Credit Rating Agency
Independent organisations analyse issuer creditworthiness or credit risk and produce publicly available credit ratings that are used as a reference for investment choices by investors and analysts.
Credit Risk
The risk that the issuer of a debt instrument will fail to return the principle and/or accumulated interest to the investor, in whole or in part. The eventual recovery value of a money market fund's debt held by a defaulting issuer will be influenced by the status of the securities held in insolvency proceedings.
A fund may pay distributions in cash or extra shares to represent revenue received minus expenditures.
Interest Rate Risk
The possibility is that a money market fund's yield would lag behind the applicable Central Bank's reference rate. Money market funds take positions based on length, hence their portfolios do not reflect the wider market. As a result, when the market moves (for example, due to an interest rate change), a money market fund's portfolio may take some time to rebalance, resulting in an interest rate lag. Get insights & Ideas online at our website.
Liquidity Risk
• The risk that a security cannot be sold promptly without incurring a loss.
• The danger is that a money market fund will not be able to satisfy redemptions due to a lack of liquid assets.
Mark-to-market price
The tradeable value of each security is it's worth depending on the market price at a given point in time.
Modified Duration
A formula that quantifies the quantifiable change in a security's value as a result of interest rate changes.
Repo rate
Repo rate refers to the rate at which the RBI loans money to commercial banks. It is a monetary policy instrument. Banks can borrow from the RBI if they are short on cash.
Secondary market
Rather than buying and selling securities directly from the issuing business, investors can purchase and sell securities from other investors. Try Equity Investing with us.
The exchange of securities between buyer and seller, as well as the associated money transfer between the two contractual parties.
Settlement date
The date on which a security transaction is completed, i.e. payment and delivery of securities. This is the day on which subscription funds must be transferred to the fund or redemption proceeds must be paid by the fund to the redeeming investor in the case of a money market fund investment.

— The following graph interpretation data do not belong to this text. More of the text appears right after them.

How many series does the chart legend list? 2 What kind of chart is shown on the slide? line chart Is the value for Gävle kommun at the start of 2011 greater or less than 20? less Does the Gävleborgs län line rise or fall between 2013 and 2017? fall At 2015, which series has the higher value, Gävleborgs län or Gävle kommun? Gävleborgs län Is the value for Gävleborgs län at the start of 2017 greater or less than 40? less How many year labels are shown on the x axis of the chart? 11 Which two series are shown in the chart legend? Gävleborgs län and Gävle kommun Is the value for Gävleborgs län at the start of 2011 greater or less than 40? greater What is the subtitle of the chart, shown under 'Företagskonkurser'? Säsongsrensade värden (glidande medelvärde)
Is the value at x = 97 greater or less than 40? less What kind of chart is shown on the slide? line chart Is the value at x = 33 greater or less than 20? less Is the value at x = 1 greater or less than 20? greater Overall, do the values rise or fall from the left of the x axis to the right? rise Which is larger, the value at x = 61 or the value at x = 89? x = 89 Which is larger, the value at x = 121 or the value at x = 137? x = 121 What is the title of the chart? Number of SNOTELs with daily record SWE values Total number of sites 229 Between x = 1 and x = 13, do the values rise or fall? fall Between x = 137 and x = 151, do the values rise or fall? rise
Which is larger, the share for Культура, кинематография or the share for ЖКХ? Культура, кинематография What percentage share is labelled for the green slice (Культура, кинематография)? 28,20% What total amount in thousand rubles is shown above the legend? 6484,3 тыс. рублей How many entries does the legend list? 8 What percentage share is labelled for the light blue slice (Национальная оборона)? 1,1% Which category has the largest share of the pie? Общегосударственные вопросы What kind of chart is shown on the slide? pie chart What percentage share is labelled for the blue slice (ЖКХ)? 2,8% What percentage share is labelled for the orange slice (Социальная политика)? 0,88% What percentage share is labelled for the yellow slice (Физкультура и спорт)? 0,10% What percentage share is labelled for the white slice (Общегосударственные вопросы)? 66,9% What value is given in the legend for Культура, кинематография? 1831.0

Short term debt instruments
Securities with an initial or continuing maturity of 12-18 months or less. Commercial paper, medium-term notes, variable-rate notes, floating-rate notes, bankers' acceptances, government bonds, treasury bills, Eurobonds, asset-backed securities, and corporate bonds are only a few examples. Try Asset allocation with these.
Statutory Liquidity Ratio (SLR)
Every bank is required to keep a minimum proportion of its Net Demand and Time Liabilities in liquid assets such as cash, gold, and unencumbered authorised securities at the end of each business day. The Statutory Liquidity Ratio is the proportion of liquid assets to demand and time liabilities (SLR). The RBI has the authority to raise this percentage to 40%. SLR increases also limit the bank's leverage position, limiting its ability to inject more money into the economy.
Weighted Average Maturity (WAM)
Based on the reset date of variable rate instruments and the ultimate maturity of other instruments, the weighted average days to maturity of a portfolio of securities.
The yearly rate of return on income paid out on a security or money market fund investment, is represented as a percentage of the relevant securities' current market values. Build your plan with us.
Yield curve
A graphical illustration of the relationship between yield and maturity on comparable debt instruments with varying maturities, generally for a single issuer or a set of issuers that are extremely closely connected.